* [Document text]:
((

Optionally, accessory tools, such as wands, crevasse tools, turbo
brushes, hoses or other devices may be coupled to the upstream end
22 of the handle 17.
[0304] In another example of an above floor cleaning mode, as
exemplified in FIG. 11, the surface cleaning unit 4 can remain
mounted on the upper portion 2 and the upper wand portion 101 can
be detached from the hinge 103 to provide an extended wand for
above floor cleaning. This configuration may help extend the reach
of a user, as compared to the configuration of FIG. 7. Optionally,
additional accessory tools may be coupled to the upstream end 25 of
the upper wand portion 101, including for example a crevice tool
(FIG. 15), a cleaning brush 26 (optionally an electrically powered
brush or an air driven turbo brush, see FIG. 14) and any other type
of accessory including a power tool such as a sander 27 (FIG.
16).
[0305] In another example of an above floor cleaning mode, as
exemplified in FIG. 12, the surface cleaning unit 4 can be detached
from the upper portion 2, and substantially all of the upper
portion 2 can be detached from the surface cleaning head 3. In this
configuration, both the upper and lower wand portions 101, 102
co-operate to further extend the user's reach, as compared to the
configurations of FIGS. 7 and 11. Optionally, additional accessory
tools may be coupled to the upstream end 28 of the upper portion
2.
[0306] In another example of an above floor cleaning mode, as
exemplified in FIG. 13, the surface cleaning unit 4 can be detached
from the upper portion 2 and the handle 17 can be detached from the
upper portion 2.
[0307] Optionally, one or more auxiliary support members, including
for example a wheel and a roller, can be provided on the rear of
the surface cleaning apparatus and/or the upper portion and
configured to contact the floor (or other surface) when the upper
portion is inclined or placed close to the surface (see FIG. 10).
Providing an auxiliary support member may help carry some of the
weight of the surface cleaning unit and/or upper portion when in a
generally horizontal configuration. The auxiliary support member
may also help the upper portion 2 and/or surface cleaning unit 4 to
roll relatively easily over the floor when in the horizontal
position. This may help a user to more easily maneuver the upper
portion and/or surface cleaning unit under obstacles, such as a
bed, cabinet or other piece of furniture. In the illustrated
embodiment the auxiliary support member is a roller 30 provided on
the back side of the lower wand portion 102.
Removable Cyclone
[0308] The following is a description of a removable cyclone that
may be used by itself in any surface cleaning apparatus or in any
combination or sub-combination with any other feature or features
disclosed herein.

))

Items drawn from a data source
((

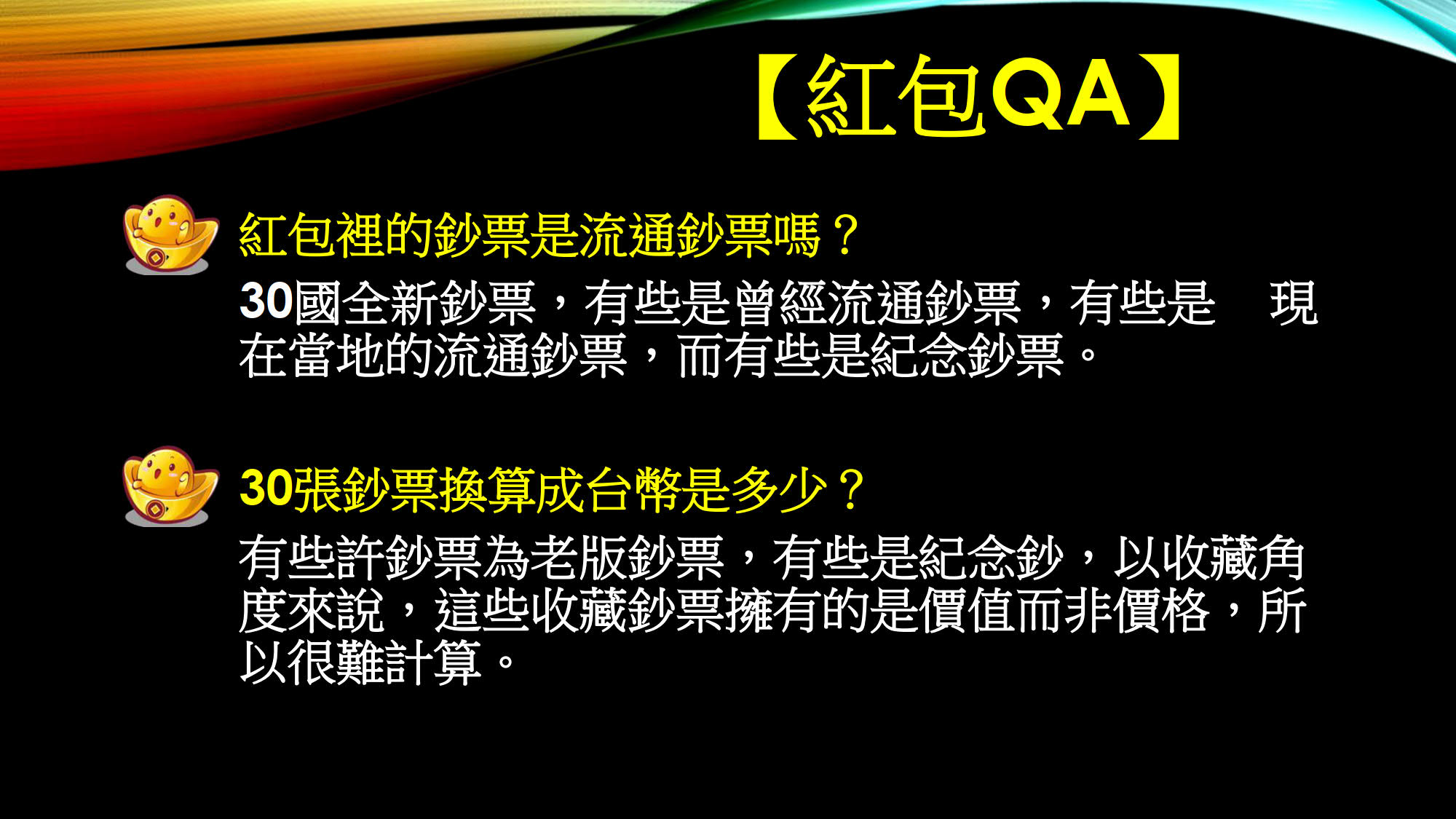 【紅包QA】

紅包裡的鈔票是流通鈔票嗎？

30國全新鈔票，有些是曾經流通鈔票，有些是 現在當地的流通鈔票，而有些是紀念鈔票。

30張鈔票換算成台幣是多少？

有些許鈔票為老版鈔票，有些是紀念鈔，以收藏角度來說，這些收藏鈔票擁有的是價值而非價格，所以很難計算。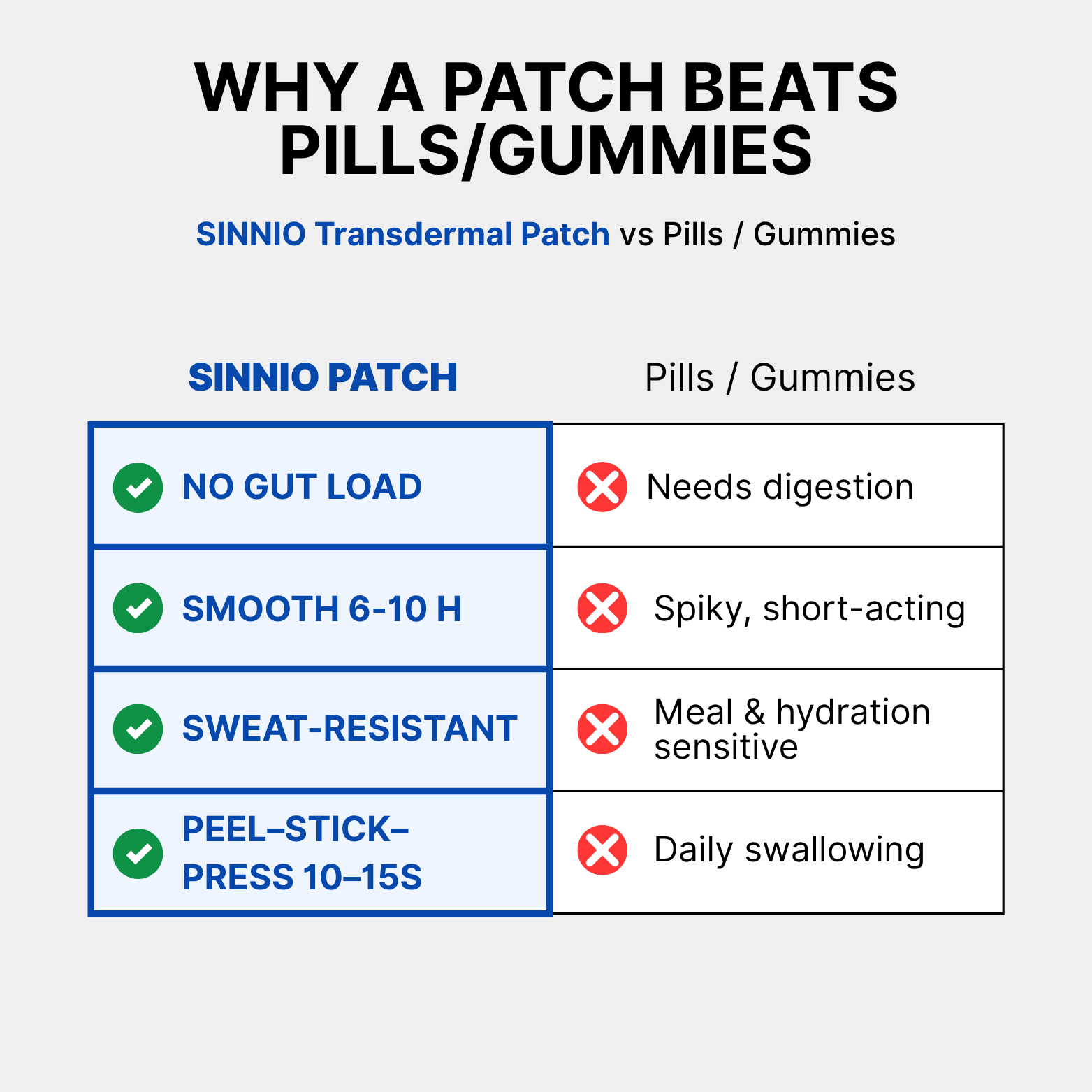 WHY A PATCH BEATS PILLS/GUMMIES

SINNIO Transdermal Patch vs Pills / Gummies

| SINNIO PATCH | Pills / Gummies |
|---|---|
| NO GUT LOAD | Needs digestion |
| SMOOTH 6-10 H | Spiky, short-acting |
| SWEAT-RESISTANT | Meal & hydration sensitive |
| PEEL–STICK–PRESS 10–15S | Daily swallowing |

))

* [Tasks to perform]:
**1.** Answer these questions about the surface cleaning apparatus text:
(a) In the configuration of FIG. 12, which wand portions co-operate to extend the user's reach?
(b) In the illustrated embodiment, what is the auxiliary support member, and where is it provided?
(c) Which power tool is named as an accessory that may be coupled to the upper wand portion 101?
**2.** Could you write the next part of the surface cleaning apparatus text, picking up after its final sentence?

* [Results for each task]:
**1.**
(a) The upper and lower wand portions 101, 102.
(b) A roller 30, provided on the back side of the lower wand portion 102.
(c) A sander 27 (FIG. 16).

**2.**
[0309] Optionally, the cyclone bin assembly 9 can be detachable
from the motor housing 12. Providing a detachable cyclone bin
assembly 9 may allow a user to carry the cyclone bin assembly 9 to
a garbage can for emptying, without needing to carry or move the
rest of the surface cleaning apparatus 1. Preferably, the cyclone
bin assembly 9 can be separated from the motor housing 12 while the
surface cleaning unit 4 is mounted on the upper portion 2 and also
when the surface cleaning unit 4 is separated from the upper
portion 2. Referring to FIG. 17, in the illustrated embodiment the
cyclone bin assembly 9 is removable as a closed module, which may
help prevent dirt and debris from spilling out of the cyclone bin
assembly 9 during transport.
[0310] In the illustrated embodiment, removing the cyclone bin
assembly 9 reveals a pre-motor filter chamber 31 that is positioned
in the air flow path between the cyclone bin assembly 9 and the
suction motor 8 (see also FIG. 4). One or more filters can be
provided in the pre-motor filter chamber 31 to filter the air
exiting the cyclone bin assembly 9 before it reaches the motor 8.
In the illustrated example, the pre-motor filter includes a foam
filter 32 and a downstream felt layer 33 positioned within the
pre-motor filter chamber 31. Preferably, the filters 32, 33 are
removable (FIG. 18) to allow a user to clean and/or replace them
when they are dirty. Optionally, part or all of the sidewalls 34 of
the pre-motor filter chamber or housing 31 can be at least
partially transparent so that a user can visually inspect the
condition of the filters 32, 33 without having to remove the
cyclone bin assembly 9.
Filter Status Indicator Mechanism
[0311] The following is a description of a filter status indicator
that may be used by itself in any surface cleaning apparatus or in
any combination or sub-combination with any other feature or
features disclosed herein.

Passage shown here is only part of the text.